The labeling instruction in the foregoing description includes the position of each labeling 3D face key point in the initial three-dimensional face model, the index of the face patch where each labeling 3D face point is located, and the barycentric coordinates of each face patch. Therefore, the spatial relative position between each marked 3D face key point and the barycentric coordinates of the face patch where the marked 3D face key point is located can be determined based on the barycentric coordinates and the marked D face key point, and the spatial relative position comprises the distance and the direction. Because the spatial relative position relation between the marked 3D face key points and the face patches is not changed, the current position of the target marked 3D face key points can be obtained based on the barycentric coordinates and the spatial relative positions of the face patches where the marked 3D face key points are located.
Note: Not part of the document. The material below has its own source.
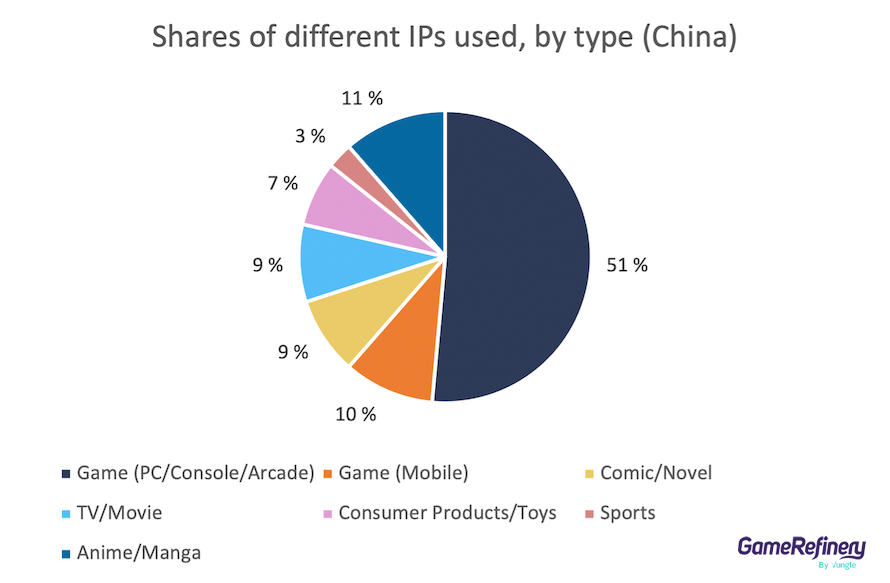 Different types of IPs in China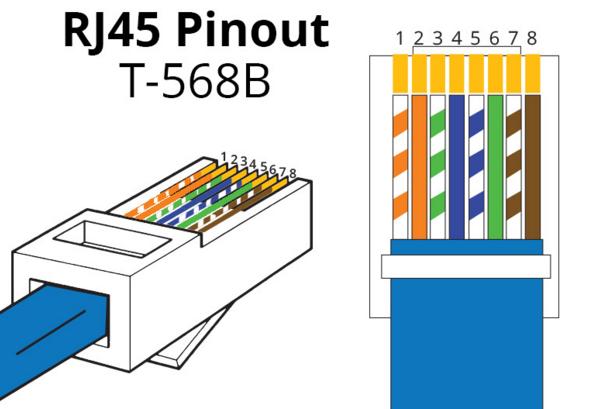 rj45-pinout-b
For further connection with the technical solution in the present application, the following detailed description with reference to fig. 11 may include the following steps:

step 1101: obtaining a virtual face image training sample, wherein the virtual face image training sample comprises each virtual face image and the labeling position of each 2D face key point in each virtual face image;

step 1102, inputting the virtual face image training sample into a face key point extraction network model to extract 2D face key points, and obtaining predicted positions of the 2D face key points in each virtual face image;

step 1103 obtains a training error value based on the labeling positions of the 2D face key points and the predicted positions of the 2D face key points;

step 1104: judging whether the training error value is greater than a second designated threshold, if so, executing step 1105, and if not, executing step 1106;

step 1105: after the specified parameters in the face key point extraction network model are adjusted, returning to the execution step 1102;

step 1106: finishing training the face key point extraction network model to obtain a trained face key point extraction network model;

step 1107: retraining the trained face key point extraction network model by using a real face image training sample to obtain a retrained face key point extraction network model, and determining the retrained face key point extraction network model as the trained face key point extraction network model, wherein the real face image training sample is obtained based on the initial three-dimensional face model and the acquired real three-dimensional face model;

Step 1108: inputting the face image into a pre-trained face key point extraction network model for 2D face key point extraction aiming at any face image, and obtaining the position of each 2D face key point in the face image;

step 1109, projecting each marked 3D face key point in a preset initial three-dimensional face model into the face image to obtain the position of each 2D projected face key point in the face image;

step 1110: obtaining error values based on the positions of the 2D projection face key points and the positions of the 2D face key points;

step 1111: judging whether the error value is greater than a first designated threshold, if so, executing step 1112, and if not, executing step 1113;

step 1112, after adjusting the three-dimensional face parameters of the initial three-dimensional face model, returning to step 1109;

step 1113: determining the adjusted initial three-dimensional face model as a target three-dimensional face model;

step 1114: and according to the marked 3D face key points and the 2D face key points in the target three-dimensional face model, obtaining the positions of the 3D face key points in the face image.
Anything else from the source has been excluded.